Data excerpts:
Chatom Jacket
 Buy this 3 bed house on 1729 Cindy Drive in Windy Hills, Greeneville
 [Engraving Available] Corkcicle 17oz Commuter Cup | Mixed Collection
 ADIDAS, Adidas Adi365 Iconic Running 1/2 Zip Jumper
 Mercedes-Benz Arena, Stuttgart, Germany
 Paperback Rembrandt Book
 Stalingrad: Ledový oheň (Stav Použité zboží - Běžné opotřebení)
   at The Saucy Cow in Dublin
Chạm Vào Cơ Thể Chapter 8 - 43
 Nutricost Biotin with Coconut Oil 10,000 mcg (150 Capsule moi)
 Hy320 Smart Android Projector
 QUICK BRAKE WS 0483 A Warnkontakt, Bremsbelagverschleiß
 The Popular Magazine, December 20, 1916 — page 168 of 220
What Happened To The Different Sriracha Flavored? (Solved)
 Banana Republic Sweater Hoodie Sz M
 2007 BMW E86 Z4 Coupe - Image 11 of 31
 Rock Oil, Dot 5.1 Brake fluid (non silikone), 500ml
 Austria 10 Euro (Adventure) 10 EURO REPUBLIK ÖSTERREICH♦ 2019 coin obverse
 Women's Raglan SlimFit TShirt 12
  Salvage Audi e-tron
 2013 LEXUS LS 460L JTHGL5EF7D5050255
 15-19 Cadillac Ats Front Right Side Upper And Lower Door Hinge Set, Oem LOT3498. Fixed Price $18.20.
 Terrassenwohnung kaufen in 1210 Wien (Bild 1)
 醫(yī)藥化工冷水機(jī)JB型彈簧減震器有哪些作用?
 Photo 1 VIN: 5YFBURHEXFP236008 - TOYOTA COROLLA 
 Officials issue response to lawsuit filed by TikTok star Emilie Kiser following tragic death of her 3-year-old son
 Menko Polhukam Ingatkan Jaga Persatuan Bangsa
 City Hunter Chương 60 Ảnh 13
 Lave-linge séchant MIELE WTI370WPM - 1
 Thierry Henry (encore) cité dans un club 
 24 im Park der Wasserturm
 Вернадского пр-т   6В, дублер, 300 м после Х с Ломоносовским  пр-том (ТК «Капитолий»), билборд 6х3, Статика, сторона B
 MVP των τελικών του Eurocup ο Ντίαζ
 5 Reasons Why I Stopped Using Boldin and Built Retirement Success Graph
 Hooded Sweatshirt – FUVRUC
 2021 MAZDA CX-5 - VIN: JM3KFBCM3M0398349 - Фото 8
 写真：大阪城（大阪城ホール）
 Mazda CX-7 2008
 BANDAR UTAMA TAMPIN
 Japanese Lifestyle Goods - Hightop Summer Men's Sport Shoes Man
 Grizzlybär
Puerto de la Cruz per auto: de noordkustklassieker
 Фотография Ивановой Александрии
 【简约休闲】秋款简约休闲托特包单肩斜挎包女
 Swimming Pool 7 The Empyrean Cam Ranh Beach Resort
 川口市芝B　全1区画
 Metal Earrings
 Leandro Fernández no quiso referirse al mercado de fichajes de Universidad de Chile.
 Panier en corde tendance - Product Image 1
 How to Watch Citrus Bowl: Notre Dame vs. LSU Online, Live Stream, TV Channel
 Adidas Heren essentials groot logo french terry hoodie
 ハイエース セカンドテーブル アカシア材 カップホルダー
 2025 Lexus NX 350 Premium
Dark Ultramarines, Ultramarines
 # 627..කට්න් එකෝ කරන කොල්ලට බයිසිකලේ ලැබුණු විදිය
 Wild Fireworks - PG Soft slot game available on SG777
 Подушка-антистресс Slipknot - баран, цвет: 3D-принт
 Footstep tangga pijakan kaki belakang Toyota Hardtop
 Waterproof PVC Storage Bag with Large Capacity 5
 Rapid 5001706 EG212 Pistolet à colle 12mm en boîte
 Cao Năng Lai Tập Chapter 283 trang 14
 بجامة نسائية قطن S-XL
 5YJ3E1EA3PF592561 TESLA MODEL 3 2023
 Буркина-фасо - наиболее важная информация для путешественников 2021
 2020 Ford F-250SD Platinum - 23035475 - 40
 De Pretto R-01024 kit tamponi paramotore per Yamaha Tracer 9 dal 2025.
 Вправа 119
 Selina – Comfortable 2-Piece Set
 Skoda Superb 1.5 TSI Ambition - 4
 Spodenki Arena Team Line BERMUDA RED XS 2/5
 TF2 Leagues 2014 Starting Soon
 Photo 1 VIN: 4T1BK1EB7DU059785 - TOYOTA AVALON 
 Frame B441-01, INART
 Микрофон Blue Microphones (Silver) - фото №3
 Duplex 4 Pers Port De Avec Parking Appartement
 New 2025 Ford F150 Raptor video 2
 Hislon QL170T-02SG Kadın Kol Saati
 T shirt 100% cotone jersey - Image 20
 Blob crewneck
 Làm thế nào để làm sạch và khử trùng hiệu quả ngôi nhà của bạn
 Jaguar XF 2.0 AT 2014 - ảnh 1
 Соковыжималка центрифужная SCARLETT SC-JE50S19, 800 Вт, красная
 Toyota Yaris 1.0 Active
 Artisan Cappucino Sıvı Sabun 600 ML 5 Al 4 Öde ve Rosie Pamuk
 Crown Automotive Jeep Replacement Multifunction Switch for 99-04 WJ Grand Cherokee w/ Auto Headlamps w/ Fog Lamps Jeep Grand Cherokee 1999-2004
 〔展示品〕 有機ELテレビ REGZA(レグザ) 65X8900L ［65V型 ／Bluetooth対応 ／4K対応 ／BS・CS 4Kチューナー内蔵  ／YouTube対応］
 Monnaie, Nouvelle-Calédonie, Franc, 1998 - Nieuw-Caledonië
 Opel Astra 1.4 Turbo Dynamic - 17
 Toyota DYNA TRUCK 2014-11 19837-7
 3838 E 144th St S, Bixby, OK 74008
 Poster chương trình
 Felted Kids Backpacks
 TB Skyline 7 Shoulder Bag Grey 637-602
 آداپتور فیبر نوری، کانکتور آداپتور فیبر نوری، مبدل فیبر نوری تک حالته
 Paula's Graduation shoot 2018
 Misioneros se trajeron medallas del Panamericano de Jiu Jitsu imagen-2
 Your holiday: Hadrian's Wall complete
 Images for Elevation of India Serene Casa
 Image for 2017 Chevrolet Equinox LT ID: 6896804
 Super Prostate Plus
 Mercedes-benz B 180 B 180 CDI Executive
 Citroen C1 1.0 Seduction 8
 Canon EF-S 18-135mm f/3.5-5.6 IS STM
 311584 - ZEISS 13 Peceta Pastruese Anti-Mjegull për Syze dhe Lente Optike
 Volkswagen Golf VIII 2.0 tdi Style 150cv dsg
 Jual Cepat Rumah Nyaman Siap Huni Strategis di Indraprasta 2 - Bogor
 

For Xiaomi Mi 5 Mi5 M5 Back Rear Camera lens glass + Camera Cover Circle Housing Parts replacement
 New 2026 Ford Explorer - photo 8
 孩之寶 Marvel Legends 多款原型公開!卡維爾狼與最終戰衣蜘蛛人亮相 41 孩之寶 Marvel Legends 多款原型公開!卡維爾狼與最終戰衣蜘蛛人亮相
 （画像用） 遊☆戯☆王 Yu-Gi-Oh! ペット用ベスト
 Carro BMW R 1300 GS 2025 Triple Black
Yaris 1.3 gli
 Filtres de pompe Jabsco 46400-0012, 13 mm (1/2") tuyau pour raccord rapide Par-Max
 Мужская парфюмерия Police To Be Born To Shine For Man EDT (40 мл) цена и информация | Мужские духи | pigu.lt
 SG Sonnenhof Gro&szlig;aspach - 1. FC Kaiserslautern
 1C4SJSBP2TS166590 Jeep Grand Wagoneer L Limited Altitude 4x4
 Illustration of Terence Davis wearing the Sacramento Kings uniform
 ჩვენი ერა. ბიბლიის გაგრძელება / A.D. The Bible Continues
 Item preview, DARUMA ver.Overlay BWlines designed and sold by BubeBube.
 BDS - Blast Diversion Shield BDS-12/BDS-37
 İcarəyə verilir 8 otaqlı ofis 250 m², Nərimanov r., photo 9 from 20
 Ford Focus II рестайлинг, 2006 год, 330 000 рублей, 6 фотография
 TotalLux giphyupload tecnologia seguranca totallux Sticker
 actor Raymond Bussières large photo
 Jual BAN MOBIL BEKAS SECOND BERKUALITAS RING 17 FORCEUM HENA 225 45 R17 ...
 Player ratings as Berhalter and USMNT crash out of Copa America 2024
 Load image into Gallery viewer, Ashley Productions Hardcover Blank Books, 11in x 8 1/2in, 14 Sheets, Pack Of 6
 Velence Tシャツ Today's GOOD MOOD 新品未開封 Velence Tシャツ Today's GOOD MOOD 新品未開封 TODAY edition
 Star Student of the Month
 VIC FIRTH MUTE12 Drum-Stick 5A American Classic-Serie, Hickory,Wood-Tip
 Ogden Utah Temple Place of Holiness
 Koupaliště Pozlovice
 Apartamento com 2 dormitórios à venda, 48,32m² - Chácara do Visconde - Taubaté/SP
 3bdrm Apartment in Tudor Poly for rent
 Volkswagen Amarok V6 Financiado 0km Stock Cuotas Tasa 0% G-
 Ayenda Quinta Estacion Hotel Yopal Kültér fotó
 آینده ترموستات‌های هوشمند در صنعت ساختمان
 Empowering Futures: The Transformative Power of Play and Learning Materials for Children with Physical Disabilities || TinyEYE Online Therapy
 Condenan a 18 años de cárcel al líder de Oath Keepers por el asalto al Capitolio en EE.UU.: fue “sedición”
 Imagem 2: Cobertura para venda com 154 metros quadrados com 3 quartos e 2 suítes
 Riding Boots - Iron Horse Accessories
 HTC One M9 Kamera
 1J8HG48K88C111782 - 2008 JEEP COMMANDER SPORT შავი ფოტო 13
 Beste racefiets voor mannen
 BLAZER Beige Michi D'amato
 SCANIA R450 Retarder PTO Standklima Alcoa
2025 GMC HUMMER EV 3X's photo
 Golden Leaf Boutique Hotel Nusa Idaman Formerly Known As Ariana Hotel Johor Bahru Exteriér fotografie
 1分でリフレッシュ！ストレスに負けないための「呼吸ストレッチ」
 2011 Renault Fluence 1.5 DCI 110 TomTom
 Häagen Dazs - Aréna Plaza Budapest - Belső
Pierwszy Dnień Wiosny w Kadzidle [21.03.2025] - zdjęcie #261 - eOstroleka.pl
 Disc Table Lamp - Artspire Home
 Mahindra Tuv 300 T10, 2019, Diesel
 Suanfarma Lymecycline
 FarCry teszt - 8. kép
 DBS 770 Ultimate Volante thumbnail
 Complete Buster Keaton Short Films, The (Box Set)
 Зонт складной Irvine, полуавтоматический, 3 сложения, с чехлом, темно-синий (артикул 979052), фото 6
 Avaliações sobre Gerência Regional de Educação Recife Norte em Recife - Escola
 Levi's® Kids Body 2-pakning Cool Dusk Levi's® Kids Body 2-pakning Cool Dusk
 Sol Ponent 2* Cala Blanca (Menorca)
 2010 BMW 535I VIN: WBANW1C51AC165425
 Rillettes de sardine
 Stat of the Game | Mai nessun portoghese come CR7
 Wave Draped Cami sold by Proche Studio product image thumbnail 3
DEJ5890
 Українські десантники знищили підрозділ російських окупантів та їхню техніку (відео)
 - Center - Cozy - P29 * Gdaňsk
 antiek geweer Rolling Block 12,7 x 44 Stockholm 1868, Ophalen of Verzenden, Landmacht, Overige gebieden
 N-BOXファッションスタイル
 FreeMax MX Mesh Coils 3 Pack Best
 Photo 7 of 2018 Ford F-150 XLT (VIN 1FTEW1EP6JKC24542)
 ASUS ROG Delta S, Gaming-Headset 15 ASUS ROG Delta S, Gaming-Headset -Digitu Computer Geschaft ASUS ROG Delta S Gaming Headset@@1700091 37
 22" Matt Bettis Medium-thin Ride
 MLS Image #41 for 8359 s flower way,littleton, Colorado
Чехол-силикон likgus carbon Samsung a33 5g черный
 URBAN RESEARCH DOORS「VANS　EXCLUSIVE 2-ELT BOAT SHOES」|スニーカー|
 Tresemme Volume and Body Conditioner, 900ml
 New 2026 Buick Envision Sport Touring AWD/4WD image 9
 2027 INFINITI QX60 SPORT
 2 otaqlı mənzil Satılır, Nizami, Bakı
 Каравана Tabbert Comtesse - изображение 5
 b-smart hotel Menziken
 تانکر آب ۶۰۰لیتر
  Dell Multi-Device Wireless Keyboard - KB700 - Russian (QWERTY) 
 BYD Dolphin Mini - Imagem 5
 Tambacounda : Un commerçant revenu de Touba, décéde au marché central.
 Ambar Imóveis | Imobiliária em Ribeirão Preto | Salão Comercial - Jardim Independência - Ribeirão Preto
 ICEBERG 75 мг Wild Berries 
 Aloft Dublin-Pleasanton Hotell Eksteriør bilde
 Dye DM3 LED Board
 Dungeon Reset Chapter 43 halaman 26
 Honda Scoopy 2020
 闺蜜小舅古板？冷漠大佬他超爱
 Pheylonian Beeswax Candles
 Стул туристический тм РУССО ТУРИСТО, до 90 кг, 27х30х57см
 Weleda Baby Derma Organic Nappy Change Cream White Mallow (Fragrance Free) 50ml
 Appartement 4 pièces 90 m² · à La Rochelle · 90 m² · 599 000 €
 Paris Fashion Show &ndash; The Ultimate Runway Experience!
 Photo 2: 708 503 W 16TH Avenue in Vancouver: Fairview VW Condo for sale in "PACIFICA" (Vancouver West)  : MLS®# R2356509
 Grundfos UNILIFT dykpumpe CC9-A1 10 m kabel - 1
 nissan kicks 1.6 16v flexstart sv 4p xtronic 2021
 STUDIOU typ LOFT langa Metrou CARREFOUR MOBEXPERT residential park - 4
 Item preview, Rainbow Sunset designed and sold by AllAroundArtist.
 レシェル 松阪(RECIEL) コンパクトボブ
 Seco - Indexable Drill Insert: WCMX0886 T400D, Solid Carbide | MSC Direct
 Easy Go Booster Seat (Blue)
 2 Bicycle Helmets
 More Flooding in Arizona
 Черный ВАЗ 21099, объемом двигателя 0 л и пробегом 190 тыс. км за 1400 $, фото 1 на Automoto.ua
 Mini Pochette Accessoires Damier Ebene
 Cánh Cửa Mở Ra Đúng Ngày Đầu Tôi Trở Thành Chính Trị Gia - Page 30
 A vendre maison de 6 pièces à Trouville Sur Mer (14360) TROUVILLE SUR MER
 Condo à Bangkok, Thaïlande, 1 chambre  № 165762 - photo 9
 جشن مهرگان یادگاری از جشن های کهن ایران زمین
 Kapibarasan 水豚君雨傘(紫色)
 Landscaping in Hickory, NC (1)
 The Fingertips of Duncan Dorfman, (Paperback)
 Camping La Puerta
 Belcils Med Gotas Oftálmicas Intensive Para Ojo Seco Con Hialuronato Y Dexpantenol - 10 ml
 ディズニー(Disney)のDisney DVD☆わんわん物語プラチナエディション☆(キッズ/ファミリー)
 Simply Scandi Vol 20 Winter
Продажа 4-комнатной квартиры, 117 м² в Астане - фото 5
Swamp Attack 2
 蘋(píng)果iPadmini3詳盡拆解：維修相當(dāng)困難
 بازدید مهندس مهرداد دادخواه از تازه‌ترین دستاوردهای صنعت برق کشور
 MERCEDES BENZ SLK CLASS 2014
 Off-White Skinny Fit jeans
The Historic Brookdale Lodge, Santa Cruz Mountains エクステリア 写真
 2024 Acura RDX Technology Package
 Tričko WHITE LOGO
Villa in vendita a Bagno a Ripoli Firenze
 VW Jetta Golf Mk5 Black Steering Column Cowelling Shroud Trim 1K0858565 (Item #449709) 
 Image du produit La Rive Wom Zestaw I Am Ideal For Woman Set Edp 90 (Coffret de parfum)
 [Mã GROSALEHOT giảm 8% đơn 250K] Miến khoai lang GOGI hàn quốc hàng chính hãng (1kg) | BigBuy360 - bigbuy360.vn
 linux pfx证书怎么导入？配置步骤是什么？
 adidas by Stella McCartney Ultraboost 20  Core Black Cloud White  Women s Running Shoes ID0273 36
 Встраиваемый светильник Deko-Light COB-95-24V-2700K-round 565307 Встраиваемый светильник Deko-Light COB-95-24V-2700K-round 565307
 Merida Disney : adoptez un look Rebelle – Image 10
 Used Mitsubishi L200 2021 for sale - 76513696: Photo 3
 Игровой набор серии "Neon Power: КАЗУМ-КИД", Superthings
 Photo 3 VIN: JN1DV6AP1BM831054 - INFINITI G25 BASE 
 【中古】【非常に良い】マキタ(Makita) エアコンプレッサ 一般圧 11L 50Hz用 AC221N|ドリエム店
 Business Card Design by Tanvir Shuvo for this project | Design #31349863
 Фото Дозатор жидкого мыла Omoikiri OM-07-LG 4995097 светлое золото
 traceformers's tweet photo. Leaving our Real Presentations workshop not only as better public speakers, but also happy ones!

● What the task requires
Please show every line above that includes the word "sold".

● Expected answer
 Item preview, DARUMA ver.Overlay BWlines designed and sold by BubeBube.
 Wave Draped Cami sold by Proche Studio product image thumbnail 3
 Item preview, Rainbow Sunset designed and sold by AllAroundArtist.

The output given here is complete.